Most art institutions hierarchy and management have grudgingly been forced to acknowledge these issues after re-emergence of the Black Lives Matter movement following the murder of George Floyd in Minneapolis by a white Police officer in May 2020. However, the mechanics of making systematic change are ground down by an application of existing dominant mode of pedagogic practices and philosophies.

Juxtaposed, and surrounded and encompassing this need for change, are the dominant political fault lines of race and racism in any discussion of artistic and cultural practices surrounding creativity in higher education. Not only in the UK and the US but also across Europe the never-ending imagined ‘threat’ by outsiders who have different cultural and art practices are intertwined with ‘our sophisticated culture and art’ been pushed aside and or ‘cancelled’.

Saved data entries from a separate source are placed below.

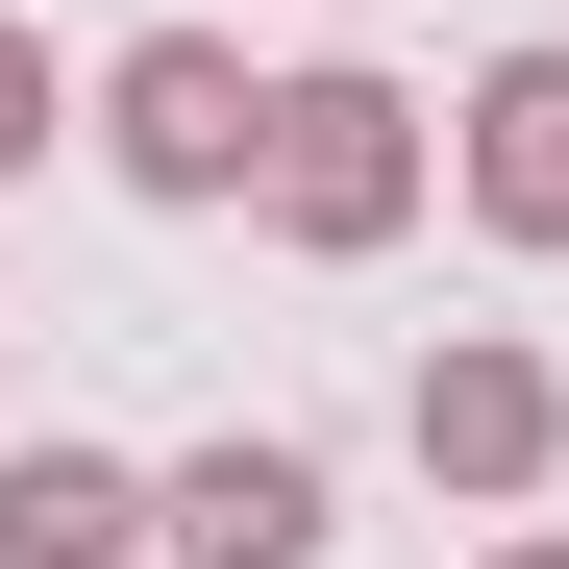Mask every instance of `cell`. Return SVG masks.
Segmentation results:
<instances>
[{
  "mask_svg": "<svg viewBox=\"0 0 569 569\" xmlns=\"http://www.w3.org/2000/svg\"><path fill=\"white\" fill-rule=\"evenodd\" d=\"M421 173H446V149H421V100H397V74H347V50H322V74H272V149H248V199H272V248H322V272H371V248L421 223Z\"/></svg>",
  "mask_w": 569,
  "mask_h": 569,
  "instance_id": "obj_1",
  "label": "cell"
},
{
  "mask_svg": "<svg viewBox=\"0 0 569 569\" xmlns=\"http://www.w3.org/2000/svg\"><path fill=\"white\" fill-rule=\"evenodd\" d=\"M248 149H272V74L223 26H149L100 74V173H124V199H248Z\"/></svg>",
  "mask_w": 569,
  "mask_h": 569,
  "instance_id": "obj_2",
  "label": "cell"
},
{
  "mask_svg": "<svg viewBox=\"0 0 569 569\" xmlns=\"http://www.w3.org/2000/svg\"><path fill=\"white\" fill-rule=\"evenodd\" d=\"M397 446L446 470V496H545V470H569V371H545L520 322H446L421 397H397Z\"/></svg>",
  "mask_w": 569,
  "mask_h": 569,
  "instance_id": "obj_3",
  "label": "cell"
},
{
  "mask_svg": "<svg viewBox=\"0 0 569 569\" xmlns=\"http://www.w3.org/2000/svg\"><path fill=\"white\" fill-rule=\"evenodd\" d=\"M322 520H347L322 446H272V421H223V446L149 470V545H173V569H322Z\"/></svg>",
  "mask_w": 569,
  "mask_h": 569,
  "instance_id": "obj_4",
  "label": "cell"
},
{
  "mask_svg": "<svg viewBox=\"0 0 569 569\" xmlns=\"http://www.w3.org/2000/svg\"><path fill=\"white\" fill-rule=\"evenodd\" d=\"M446 173H470V223H496V248H569V50H496V74H470Z\"/></svg>",
  "mask_w": 569,
  "mask_h": 569,
  "instance_id": "obj_5",
  "label": "cell"
},
{
  "mask_svg": "<svg viewBox=\"0 0 569 569\" xmlns=\"http://www.w3.org/2000/svg\"><path fill=\"white\" fill-rule=\"evenodd\" d=\"M124 545H149L124 446H0V569H124Z\"/></svg>",
  "mask_w": 569,
  "mask_h": 569,
  "instance_id": "obj_6",
  "label": "cell"
},
{
  "mask_svg": "<svg viewBox=\"0 0 569 569\" xmlns=\"http://www.w3.org/2000/svg\"><path fill=\"white\" fill-rule=\"evenodd\" d=\"M0 173H50V26H0Z\"/></svg>",
  "mask_w": 569,
  "mask_h": 569,
  "instance_id": "obj_7",
  "label": "cell"
},
{
  "mask_svg": "<svg viewBox=\"0 0 569 569\" xmlns=\"http://www.w3.org/2000/svg\"><path fill=\"white\" fill-rule=\"evenodd\" d=\"M496 569H569V545H496Z\"/></svg>",
  "mask_w": 569,
  "mask_h": 569,
  "instance_id": "obj_8",
  "label": "cell"
}]
</instances>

This paper will provide a cultural context of research, negotiating with concepts of understanding omitted histories and making histories, in use of zines in art pedagogical practice, to bring about an agency of change by both students and staff in art institutions to ameliorate disparities of institutional discrimination in student outcomes and access to arts education.
Keywords:
Art, Culture, Anti-racism, Black Lives Matter, Higher Education, Knowledge systems, pedagogy, zines.